Sir: The publication of Alexander Downer’s article (‘Fortress Oz’, 28 August) on the current situation in Australia could not be more resonant. At the onset of the pandemic last year, I (then 36 weeks pregnant) and my New Zealand-born husband made the decision to weather the Covid-19 storm here in London, where we have worked for the past five years. Our son is now almost 16 months old. He has never met my widowed mother in Sydney; he is her only grandchild. I have not seen her since 2018 — almost four years ago.

While the current draconian border restrictions in place in Australia may be saving Australian lives from the virus, they are meanwhile causing increasingly severe suffering for families such as my own.

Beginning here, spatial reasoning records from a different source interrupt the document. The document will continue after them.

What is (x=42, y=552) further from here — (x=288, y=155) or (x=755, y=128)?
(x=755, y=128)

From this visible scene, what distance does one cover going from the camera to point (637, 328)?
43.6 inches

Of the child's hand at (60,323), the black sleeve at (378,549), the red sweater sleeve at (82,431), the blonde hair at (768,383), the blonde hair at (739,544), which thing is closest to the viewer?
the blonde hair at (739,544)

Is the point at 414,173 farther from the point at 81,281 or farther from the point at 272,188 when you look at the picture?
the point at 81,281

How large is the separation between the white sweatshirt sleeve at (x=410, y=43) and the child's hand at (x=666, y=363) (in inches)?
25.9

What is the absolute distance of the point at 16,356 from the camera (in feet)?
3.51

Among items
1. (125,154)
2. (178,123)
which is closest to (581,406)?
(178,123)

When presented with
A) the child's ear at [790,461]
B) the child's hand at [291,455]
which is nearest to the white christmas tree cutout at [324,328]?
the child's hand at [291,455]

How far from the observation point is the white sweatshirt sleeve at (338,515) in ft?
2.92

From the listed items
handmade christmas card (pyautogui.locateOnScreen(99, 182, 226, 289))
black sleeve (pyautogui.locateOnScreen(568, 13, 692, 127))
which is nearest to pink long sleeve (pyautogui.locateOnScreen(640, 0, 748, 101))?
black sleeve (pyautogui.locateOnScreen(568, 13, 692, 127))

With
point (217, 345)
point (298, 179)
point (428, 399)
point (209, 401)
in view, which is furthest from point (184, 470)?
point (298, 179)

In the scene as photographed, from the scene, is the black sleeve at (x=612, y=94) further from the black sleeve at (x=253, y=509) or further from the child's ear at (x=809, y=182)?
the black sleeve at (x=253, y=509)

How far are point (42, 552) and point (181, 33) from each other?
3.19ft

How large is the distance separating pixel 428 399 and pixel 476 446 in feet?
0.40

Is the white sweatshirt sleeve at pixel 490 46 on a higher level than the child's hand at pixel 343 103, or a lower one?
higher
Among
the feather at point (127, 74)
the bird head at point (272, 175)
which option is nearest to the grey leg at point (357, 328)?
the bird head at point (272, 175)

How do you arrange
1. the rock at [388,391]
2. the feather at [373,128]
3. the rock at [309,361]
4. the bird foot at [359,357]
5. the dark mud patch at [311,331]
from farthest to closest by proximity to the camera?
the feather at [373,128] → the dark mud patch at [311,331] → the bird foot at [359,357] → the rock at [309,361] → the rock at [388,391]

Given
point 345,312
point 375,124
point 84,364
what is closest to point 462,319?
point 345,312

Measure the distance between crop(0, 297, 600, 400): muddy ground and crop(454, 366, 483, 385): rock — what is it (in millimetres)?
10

When will the Australian government outline a realistic plan to reunite its expat nationals with their families? It is now a matter of the utmost urgency. We have been ignored and forgotten for too long.

Nicole Mansour

London W1

Dead right

Sir: Charles Moore writes of the Times obituarists’ unfair habit of dwelling disproportionately on whichever aspect of their subjects’ lives will provide the most attention-catching introduction (Notes, 28 August). When my father-in-law Sir Reginald Hibbert died, I was deputed to keep my mother-in-law company during the period between death and burial. Every morning I drove into the village to buy whichever papers had published an obituary of her husband. On the day I opened the Times, I was aghast to read: ‘Sir Reginald Hibbert, Her Majesty’s Ambassador at Paris from 1979 to 1982, was not a comfortable man. In a service of the smooth he stuck out like a sore thumb.’ The words ‘abrasiveness’, ‘prickliness’ and ‘arrogance’ glared out from the text. For a mad instant I wondered whether to put the paper back on the shelf and say to Ann: ‘Nothing today.’ But knowing she was keenly waiting for that newspaper to complete her collection, this would be mere postponement rather than a solution. There was an anxious silence while she read the piece, then, musingly: ‘I think this is the only one which really got Reg.’

Maria Lucas-Tooth

London W8

Sleeping sickness

Sir: I read with interest Susan Hill’s piece about post-viral syndrome (‘The long haul’, 28 August). In 1966, aged 22, I contracted glandular fever. I recovered within a month and experienced no sequelae until the late 1990s, when I was diagnosed with rheumatoid arthritis, an auto-immune disorder. The consultant who made the diagnosis explained that it was consequent upon an earlier viral infection and may have been asymptomatic, perhaps for many years. When he enquired about my clinical history, he linked it to the glandular fever I had experienced some 30 years earlier. In addition to pain in joints, the symptoms of rheumatoid arthritis include the chronic fatigue that characterises ME.

Peter Morrell

Nassington, Northants

Making Merry

Sir: I am surprised that Merrydown Cider was not mentioned in Henry Jeffreys’s review of Cider Country (Books, 14 August). There was a small pub in Kentish Town which mainly sold Merrydown Cider and which, because the cider was so strong, served it to ladies in a schooner and men in half-pints. If a customer went back for a second half, the publicans would scrutinise them to ensure they could hold their liquor. I believe it was eventually taxed heavily to reduce its consumption.